I installed the beta version of SharePoint
2013 recently and played around with it. The first impression I had after creating
team sites and community sites was “WOW, it looks amazing”. I guess that’s how
you react every time you see a new offering of SharePoint J
This is my first post on SharePoint 2013;
dedicated to something I use the most within SharePoint implementations, the Event
Receivers.
As SharePoint 2013 offers App development
as part of Office 365 development suite, which also replaces the traditional
sandboxed solutions available in SharePoint 2010, it becomes very easy to
create apps and maintain them within SharePoint 2013.
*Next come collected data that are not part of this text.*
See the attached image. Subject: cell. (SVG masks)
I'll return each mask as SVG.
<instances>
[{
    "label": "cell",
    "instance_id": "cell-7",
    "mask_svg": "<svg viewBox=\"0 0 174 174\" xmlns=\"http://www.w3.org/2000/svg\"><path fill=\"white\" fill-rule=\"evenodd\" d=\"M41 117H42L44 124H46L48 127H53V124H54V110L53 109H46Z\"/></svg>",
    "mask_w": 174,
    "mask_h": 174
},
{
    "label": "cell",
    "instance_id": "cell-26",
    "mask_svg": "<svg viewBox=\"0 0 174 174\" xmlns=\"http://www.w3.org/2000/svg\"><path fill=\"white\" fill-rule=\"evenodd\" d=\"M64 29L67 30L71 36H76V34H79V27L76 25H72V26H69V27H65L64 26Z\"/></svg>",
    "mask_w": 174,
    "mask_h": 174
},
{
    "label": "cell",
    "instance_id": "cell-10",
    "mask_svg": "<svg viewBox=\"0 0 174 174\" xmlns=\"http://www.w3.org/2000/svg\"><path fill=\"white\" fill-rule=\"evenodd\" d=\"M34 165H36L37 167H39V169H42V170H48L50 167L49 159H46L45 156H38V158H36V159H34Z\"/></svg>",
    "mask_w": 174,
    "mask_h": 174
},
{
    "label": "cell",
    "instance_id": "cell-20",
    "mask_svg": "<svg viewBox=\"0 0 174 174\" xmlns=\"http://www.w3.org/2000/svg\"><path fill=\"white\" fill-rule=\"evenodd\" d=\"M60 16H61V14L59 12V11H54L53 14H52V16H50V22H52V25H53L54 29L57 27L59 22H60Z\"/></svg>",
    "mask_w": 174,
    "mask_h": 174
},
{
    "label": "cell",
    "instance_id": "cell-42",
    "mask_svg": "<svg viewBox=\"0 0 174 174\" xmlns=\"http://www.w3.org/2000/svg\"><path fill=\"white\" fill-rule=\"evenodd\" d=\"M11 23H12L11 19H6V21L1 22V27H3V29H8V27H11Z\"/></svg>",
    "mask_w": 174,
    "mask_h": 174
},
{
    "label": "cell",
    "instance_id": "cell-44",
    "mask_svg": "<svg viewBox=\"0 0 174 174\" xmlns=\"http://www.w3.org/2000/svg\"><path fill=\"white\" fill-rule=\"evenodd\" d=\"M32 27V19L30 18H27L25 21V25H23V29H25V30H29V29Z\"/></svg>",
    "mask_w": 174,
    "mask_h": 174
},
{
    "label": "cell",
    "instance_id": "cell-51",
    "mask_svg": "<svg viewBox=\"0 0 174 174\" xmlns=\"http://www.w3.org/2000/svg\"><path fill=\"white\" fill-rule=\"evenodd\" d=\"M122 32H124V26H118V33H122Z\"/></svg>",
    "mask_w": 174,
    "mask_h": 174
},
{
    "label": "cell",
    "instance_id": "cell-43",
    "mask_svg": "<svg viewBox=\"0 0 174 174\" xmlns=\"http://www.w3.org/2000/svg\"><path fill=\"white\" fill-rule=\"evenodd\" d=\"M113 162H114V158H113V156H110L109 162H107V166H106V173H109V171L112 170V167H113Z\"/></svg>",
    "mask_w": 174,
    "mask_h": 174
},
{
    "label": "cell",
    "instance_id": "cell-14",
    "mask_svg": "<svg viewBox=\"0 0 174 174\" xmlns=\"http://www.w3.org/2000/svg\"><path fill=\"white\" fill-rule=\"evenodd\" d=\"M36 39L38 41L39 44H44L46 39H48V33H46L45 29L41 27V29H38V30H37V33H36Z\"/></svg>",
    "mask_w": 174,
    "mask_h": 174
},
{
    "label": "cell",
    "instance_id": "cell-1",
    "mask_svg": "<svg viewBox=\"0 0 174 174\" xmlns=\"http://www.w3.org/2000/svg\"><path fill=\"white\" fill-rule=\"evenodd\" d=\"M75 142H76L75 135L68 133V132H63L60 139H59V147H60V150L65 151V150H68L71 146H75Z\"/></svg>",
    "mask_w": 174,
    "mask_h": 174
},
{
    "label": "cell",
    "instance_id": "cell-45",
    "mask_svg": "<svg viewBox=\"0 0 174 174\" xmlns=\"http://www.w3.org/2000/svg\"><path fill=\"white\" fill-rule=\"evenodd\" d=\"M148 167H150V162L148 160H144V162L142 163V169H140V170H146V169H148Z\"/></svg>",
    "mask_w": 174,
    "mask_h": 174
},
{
Event receivers are somewhat modified for
SharePoint 2013 into two parts, namely
- Remote event receivers and
- App Event receivers
I will write separately about how to create
both of these event receivers in my future posts. In this blog I will explain
what they are and how they can be used to suit our business needs.
Remote
Event Receivers
These event receivers signify events that
occur on items within any list or library. Say addition of an item, update of
an item or deletion of an item. They can be synchronous and asynchronous in
nature. Microsoft has modified a bit in this version of SharePoint, the way we
deal this nature of event receivers. We will see it how later in this post.
App Event Receivers
These event receivers signify the events
that occur to the app we are creating. Say app installation, app uninstalling
or app upgrading.
As we create a new remote event receiver or
app event receiver in Visual Studio 2012, we need a web application where we
would be deploying our app. By default the scope of the app will be the host
web application mentioned. A web service is added to this web application to
handle the events which contains two methods
ProcessEvent()
Handles events that occur before an action
occurs, such as when a user adds or deletes a list item
ProcessOneWayEvent().ProcessEvent()
Handles events that occur after an action
occurs, such as after a user adds an item to a list or deletes an item from a
list
Like in SharePoint 2010, we had synchronous
and asynchronous event receivers, in 2013; we have these two methods which
deals with the nature of the event receivers.
Many other things remains same the way we
used to deal with them in SharePoint 2010 and VS 2010 environment like adding more
events within your event receiver solution, changing the event receiver to
point to either Document Library or an Announcement list and so on.
I will write more as
and when I try new things within SharePoint 2013.